Semantics-Guided Moving Object Segmentation with 3D LiDAR
This work addresses moving object segmentation for autonomous driving systems, offering an incremental improvement by integrating semantic information to enhance segmentation performance.
The paper tackles moving object segmentation (MOS) from 3D LiDAR data by proposing a semantics-guided convolutional neural network that uses semantic segmentation priors and an adjacent scan association module to exploit cross-scan features, achieving improved accuracy on the SemanticKITTI MOS dataset.

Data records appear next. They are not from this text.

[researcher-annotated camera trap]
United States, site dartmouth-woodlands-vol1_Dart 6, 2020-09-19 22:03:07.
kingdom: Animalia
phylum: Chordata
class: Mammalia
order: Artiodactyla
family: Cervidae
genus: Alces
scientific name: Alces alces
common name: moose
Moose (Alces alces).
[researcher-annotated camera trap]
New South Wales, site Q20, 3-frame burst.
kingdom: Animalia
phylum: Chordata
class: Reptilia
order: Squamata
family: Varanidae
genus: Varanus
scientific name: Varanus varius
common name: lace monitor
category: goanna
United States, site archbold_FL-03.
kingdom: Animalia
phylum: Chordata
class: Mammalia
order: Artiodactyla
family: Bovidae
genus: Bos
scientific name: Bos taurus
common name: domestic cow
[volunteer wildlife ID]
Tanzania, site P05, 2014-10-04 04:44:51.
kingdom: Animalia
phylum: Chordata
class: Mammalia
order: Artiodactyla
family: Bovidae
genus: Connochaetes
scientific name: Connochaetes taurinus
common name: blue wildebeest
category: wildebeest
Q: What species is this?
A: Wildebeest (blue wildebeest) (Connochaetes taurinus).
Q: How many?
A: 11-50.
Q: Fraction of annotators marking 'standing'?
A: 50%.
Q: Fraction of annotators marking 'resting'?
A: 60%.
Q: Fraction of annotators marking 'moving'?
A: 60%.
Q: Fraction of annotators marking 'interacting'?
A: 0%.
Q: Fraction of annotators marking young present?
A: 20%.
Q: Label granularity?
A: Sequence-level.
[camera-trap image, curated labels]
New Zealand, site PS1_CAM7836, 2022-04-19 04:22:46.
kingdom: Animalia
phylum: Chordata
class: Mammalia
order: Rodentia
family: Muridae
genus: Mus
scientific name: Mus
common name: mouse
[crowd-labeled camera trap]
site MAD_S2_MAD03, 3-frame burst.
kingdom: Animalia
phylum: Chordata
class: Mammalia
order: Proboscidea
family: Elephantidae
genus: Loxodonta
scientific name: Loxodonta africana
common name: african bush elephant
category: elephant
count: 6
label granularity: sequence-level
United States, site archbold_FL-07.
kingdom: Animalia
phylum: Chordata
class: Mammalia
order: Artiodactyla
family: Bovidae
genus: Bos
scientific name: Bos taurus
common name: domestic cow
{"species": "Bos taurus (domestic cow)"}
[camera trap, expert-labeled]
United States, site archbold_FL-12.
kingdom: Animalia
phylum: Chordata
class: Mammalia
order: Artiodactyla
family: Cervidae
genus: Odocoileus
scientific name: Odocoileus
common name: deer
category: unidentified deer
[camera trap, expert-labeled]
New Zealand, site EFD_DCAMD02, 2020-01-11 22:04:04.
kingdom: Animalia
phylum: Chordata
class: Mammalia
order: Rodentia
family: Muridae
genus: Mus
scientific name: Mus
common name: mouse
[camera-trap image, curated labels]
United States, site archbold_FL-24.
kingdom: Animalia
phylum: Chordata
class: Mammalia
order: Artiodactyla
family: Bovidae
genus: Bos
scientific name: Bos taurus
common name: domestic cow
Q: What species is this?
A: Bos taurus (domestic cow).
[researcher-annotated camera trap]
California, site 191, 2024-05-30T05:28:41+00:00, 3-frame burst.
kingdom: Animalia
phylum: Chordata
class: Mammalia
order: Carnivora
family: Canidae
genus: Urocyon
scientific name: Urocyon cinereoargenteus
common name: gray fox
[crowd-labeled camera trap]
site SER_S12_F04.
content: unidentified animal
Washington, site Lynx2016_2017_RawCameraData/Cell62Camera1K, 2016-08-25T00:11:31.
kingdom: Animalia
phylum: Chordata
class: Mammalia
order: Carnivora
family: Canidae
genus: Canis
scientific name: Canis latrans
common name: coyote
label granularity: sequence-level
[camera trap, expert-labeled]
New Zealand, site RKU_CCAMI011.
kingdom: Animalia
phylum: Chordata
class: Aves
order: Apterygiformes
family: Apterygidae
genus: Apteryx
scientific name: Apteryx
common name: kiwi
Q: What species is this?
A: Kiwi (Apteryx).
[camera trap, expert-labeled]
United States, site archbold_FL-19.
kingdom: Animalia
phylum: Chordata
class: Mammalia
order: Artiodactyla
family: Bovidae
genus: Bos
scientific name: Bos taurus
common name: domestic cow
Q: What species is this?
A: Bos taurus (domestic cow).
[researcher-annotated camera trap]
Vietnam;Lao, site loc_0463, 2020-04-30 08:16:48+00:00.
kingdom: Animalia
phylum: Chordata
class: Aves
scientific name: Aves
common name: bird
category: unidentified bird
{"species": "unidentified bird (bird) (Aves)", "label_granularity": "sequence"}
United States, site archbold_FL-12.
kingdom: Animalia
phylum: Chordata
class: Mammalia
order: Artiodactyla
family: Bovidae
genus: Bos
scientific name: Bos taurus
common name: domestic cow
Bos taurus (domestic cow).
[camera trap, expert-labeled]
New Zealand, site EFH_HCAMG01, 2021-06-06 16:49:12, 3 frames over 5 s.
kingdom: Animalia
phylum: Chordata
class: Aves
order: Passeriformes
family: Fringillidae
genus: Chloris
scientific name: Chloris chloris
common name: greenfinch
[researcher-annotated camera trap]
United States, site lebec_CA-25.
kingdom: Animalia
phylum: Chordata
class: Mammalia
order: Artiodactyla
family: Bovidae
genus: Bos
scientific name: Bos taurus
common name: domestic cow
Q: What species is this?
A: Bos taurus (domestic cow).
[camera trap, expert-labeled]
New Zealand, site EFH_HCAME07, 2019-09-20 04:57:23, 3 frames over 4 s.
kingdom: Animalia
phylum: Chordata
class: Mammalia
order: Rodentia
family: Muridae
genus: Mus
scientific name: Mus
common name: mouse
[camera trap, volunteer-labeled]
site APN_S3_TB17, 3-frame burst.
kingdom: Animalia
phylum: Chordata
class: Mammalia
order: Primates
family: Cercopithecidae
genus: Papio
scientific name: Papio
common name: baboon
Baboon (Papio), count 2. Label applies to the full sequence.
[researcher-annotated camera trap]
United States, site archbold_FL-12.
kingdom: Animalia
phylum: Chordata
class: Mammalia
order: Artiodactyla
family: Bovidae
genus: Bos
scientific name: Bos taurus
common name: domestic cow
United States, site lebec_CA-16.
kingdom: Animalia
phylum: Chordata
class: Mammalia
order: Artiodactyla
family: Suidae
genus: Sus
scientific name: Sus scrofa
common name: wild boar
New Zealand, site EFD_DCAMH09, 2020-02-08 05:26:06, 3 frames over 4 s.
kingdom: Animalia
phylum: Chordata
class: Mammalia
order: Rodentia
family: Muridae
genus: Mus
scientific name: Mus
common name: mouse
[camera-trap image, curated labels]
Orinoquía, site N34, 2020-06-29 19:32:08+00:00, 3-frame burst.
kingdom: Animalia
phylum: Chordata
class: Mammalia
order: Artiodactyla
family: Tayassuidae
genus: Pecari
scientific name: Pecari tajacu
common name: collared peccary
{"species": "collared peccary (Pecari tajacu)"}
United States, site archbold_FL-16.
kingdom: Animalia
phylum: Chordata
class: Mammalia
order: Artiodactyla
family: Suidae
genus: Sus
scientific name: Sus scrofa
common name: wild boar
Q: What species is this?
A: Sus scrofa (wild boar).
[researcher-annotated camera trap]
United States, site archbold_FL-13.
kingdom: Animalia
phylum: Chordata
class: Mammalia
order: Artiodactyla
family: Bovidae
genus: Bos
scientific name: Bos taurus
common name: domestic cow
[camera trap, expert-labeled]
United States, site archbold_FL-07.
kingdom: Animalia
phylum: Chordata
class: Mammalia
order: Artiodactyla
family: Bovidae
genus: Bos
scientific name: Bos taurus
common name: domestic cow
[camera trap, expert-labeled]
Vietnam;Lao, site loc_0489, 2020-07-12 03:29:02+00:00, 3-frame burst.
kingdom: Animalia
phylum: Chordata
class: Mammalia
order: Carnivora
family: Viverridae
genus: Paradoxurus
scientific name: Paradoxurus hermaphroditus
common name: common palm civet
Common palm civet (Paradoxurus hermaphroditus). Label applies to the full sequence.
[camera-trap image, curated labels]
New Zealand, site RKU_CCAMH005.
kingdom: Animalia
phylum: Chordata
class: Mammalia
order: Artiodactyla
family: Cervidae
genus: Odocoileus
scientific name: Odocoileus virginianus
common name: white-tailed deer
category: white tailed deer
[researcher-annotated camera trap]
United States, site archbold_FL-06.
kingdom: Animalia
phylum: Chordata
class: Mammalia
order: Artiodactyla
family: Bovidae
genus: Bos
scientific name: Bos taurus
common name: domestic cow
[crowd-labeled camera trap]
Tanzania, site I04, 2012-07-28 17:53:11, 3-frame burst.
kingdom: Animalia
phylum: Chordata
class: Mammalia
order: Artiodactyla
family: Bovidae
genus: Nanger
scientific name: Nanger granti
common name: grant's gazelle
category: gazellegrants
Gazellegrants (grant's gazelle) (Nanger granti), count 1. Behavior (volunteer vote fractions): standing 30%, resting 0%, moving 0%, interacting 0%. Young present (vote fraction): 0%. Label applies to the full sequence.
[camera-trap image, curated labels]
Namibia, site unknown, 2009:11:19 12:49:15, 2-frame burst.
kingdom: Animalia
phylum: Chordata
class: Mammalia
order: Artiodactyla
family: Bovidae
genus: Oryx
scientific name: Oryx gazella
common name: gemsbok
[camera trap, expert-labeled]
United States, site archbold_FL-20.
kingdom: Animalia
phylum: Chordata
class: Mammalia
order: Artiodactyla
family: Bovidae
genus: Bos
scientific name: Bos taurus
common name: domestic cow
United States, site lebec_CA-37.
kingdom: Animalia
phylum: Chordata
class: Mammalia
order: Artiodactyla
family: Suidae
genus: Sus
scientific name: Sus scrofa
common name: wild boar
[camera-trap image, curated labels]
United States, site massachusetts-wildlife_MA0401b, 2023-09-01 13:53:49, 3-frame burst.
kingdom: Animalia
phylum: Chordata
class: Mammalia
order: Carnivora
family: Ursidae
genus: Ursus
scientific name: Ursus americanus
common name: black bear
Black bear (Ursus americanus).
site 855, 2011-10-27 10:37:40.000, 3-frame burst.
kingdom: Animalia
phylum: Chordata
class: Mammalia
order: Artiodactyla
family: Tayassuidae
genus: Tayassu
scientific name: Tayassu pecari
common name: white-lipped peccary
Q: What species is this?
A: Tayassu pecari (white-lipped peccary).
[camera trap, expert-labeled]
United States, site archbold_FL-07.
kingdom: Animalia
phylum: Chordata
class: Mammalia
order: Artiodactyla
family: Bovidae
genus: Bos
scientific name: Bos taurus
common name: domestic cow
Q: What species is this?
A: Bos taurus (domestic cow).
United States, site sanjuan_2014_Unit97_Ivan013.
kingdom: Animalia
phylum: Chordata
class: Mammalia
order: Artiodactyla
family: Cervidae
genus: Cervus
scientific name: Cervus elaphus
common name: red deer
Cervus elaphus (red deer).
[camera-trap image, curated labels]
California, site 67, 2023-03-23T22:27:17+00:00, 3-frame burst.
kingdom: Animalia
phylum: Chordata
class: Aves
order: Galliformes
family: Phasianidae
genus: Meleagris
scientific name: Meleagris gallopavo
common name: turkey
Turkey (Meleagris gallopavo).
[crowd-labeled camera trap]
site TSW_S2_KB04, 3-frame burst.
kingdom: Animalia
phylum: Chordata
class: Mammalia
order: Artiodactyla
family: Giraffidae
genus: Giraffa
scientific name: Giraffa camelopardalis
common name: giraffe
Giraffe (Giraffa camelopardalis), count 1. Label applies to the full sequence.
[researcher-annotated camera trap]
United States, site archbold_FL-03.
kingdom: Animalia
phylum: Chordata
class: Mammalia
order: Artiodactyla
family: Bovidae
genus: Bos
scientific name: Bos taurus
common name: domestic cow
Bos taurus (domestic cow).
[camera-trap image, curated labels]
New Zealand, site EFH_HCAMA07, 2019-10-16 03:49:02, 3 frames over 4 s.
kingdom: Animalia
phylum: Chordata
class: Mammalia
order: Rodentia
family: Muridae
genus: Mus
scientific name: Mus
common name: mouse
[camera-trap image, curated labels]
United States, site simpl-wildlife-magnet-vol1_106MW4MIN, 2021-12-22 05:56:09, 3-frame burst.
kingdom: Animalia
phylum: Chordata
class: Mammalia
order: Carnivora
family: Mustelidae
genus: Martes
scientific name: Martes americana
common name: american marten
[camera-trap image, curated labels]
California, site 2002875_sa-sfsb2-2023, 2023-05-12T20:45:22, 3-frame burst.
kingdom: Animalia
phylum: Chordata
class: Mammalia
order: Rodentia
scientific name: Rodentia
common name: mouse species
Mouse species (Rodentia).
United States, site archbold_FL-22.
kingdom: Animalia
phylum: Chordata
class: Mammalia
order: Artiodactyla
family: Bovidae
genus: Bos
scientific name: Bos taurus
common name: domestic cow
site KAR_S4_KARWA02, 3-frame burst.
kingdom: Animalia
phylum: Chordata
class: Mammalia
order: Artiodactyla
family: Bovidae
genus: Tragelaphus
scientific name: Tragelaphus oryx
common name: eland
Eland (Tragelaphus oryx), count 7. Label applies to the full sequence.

Moving object segmentation (MOS) is a task to distinguish moving objects, e.g., moving vehicles and pedestrians, from the surrounding static environment. The segmentation accuracy of MOS can have an influence on odometry, map construction, and planning tasks. In this paper, we propose a semantics-guided convolutional neural network for moving object segmentation. The network takes sequential LiDAR range images as inputs. Instead of segmenting the moving objects directly, the network conducts single-scan-based semantic segmentation and multiple-scan-based moving object segmentation in turn. The semantic segmentation module provides semantic priors for the MOS module, where we propose an adjacent scan association (ASA) module to convert the semantic features of adjacent scans into the same coordinate system to fully exploit the cross-scan semantic features. Finally, by analyzing the difference between the transformed features, reliable MOS result can be obtained quickly. Experimental results on the SemanticKITTI MOS dataset proves the effectiveness of our work.